The role of inositol 1,4,5-trisphosphate 5-phosphatase in inositol signaling in the CNS of larval Manduca sexta

Production of inositol 1,4,5-trisphosphate (IP3) in cells results in the mobilization of intracellular calcium. Therefore, the dynamics of IP3 metabolism is important for calcium dependent processes in cells. This report investigates the coupling of mAChRs to the inositol lipid pathway in the CNS of the larval Manduca sexta. Stimulation of intact abdominal ganglia prelabeled with [3H]-inositol using a muscarinic agonist, oxotremorine-M (oxo-M), increased total inositol phosphate levels in a dose dependent manner (EC50 = 4.23 microM). These inositol phosphates consisted primarily of inositol 1,4-bisphosphate (IP2) and inositol monophosphate (IP1). Similarly, when nerve cord homogenates were provided with [3H]-phosphatidylinositol 4,5-bisphosphate ([3H]-PIP2) (10-13 microM) the predominant products were IP2 and IP1. In contrast, incubation of purified membranes with 1 mM oxo-M in the presence of 100 microM GTP gamma S and [3H]-PIP2 increased IP3 levels, suggesting that the direct activation of phospholipase C (PLC) by mAChRs occurs in a membrane delimited process.

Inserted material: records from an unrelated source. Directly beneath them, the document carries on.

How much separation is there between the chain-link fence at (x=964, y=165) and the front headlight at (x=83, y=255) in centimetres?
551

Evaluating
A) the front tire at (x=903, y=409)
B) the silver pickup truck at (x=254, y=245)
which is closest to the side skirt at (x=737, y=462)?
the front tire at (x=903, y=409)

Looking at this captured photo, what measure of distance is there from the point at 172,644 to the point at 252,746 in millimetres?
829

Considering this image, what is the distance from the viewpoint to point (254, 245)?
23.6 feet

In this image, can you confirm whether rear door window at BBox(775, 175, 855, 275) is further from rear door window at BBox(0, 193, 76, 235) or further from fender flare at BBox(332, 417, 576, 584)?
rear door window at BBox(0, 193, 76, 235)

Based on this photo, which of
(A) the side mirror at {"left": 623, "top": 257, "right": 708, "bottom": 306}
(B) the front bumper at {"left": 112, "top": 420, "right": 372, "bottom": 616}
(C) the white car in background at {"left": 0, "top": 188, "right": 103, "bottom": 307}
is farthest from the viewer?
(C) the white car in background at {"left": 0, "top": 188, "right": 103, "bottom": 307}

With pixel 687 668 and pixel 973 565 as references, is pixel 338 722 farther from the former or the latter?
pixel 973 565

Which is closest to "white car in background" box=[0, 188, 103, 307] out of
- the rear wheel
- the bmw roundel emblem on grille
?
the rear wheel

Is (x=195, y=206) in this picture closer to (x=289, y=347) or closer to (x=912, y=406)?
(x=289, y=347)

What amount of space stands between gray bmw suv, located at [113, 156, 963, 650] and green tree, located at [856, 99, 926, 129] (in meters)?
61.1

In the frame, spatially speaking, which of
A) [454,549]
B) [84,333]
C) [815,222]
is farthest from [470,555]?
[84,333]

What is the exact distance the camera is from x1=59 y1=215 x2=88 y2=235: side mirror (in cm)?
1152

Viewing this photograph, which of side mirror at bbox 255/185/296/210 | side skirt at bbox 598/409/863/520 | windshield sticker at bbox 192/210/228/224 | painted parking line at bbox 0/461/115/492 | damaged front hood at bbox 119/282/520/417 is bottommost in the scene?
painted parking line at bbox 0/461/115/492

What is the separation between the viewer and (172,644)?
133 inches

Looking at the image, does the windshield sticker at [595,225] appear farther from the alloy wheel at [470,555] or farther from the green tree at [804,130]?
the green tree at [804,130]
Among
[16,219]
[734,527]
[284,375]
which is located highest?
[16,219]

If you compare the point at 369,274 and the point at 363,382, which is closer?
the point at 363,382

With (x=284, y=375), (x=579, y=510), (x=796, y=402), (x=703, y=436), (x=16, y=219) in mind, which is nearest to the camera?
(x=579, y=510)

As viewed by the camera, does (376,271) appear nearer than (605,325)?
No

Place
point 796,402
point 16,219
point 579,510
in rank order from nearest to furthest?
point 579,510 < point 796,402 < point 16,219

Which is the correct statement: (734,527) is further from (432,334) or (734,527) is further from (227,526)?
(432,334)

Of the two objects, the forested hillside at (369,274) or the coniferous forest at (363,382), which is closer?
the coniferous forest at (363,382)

Together, these results suggest that in the intact nerve cord and in crude homogenates, a cytosolic 5-phosphatase quickly metabolizes IP3 to produce to IP2 and IP1. This enzyme was kinetically characterized using IP3 (Km = 43.7 microM, Vmax = 864 pmoles/min/mg) and IP4 (Km = 0.93 microM; Vmax = 300pmoles/min/mg) as substrates. The enzyme activity can be potently inhibited by two IP thiol compounds; IP3S3 (1,4,6) and IP3S3 (2,3,5), that show complex binding kinetics (Hill numbers < 1) and can distinguish different forms of the 5-phosphatase in purified membranes. These two inhibitors could be very useful tools to determine the role of the inositol lipid pathway in neuroexcitability.